Sono nato a Venezia, ho girato un po’ il mondo e ora ho il previlegio di abitare a un quarto d’ora a piedi dalla Chiesa di San Moisè dove è sepolto John Law. Un grande previlegio per chi si occupa dei temi che stanno a cavallo tra scienze cognitive, economia e finanza.
Mi piace infatti pensare a John Law come il punto d’origine, il momento preciso in cui la consulenza finanziaria e la consulenza comportamentale hanno cominciato ad allontanarsi l’una dall’altra, a divaricarsi.
In John Law, invece, erano ancora saldamente fuse nella stessa persona. Eppure fu proprio lui a porre le basi per il progressivo diversificarsi di questi due tipi di consulenza, oggi ormai agli antipodi.  John Law, nato a Edimburgo nel 1671 è stato, al contempo, un grande giocatore d’azzardo, un ministro delle finanze e un teorico dell’economia. Era un giocatore d’azzardo colto che sapeva sfruttare con grande abilità le differenze tra le leggi della probabilità e le intuizioni del senso comune. Si era cominciato a riflettere su queste differenze a metà del Seicento quando uno scrittore amico di Blaise Pascal, il cavaliere De Meré, pose al filosofo e teorico della probabilità, il seguente quesito:

“Abbiamo la stessa probabilità di vincere scommettendo che esca almeno un 6 su 4 tiri consecutivi di un dado, oppure scommettendo che escano almeno due 6 su 24 tiri, lanciando due dadi alla volta?”.

Pascal, insieme a Fermat, fornì la risposta giusta calcolando quanti sono i casi favorevoli allo scommettitore rispetto a tutti i casi che si possono verificare, giungendo alla conclusione che il doppio 6 su 24 lanci è un evento più improbabile di un singolo 6 su 4 lanci. Il cavaliere De Meré e i giocatori dell’epoca si sbagliavano perché non tenevano conto del fatto che l’uscita di un 6 o di una coppia di 6 in un lancio non è incompatibile con le successive uscite del 6 o della coppia di 6 nei successivi lanci mentre Pascal e Fermat tennero conto nel calcolo di tutte le possibilità.

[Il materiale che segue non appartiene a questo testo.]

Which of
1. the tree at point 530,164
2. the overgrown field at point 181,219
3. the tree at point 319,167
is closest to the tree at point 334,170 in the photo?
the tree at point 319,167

Questo problema, noto nella storia come “problema del Cavaliere De Meré”, è l’antesignano dei tanti dilemmi in cui il senso comune cozza con il calcolo statistico delle probabilità. Possiamo dire che l’aiuto di Pascal e Fermat dato al Cavaliere fu il primo caso nella storia di consulenza finanziaria.

Che cosa è, in sintesi, la consulenza finanziaria?

Si tratta di una serie di conoscenze che si traducono in consigli dati per i migliori investimenti, prendendo in considerazione modelli teorici come il calcolo delle probabilità e dei rischi e, più in generale, teorie come quella del portafoglio di Harry Markowitz (1952) basata sulla nozione di correlazione. Come nel caso della risposta anti-intuitiva di Pascal e Fermat, Markowitz ha spiegato che la somma dei rischi dei singoli investimenti, calcolati in base alla varianza dei prezzi, non corrisponde al rischio totale del portafoglio. Questo perché, in parole semplici, i rischi delle varie fette della torta si compensano, nozione non intuitiva che porta a far sì che le caratteristiche della torta non siano il risultato dell’aggregazione delle caratteristiche delle singole fette.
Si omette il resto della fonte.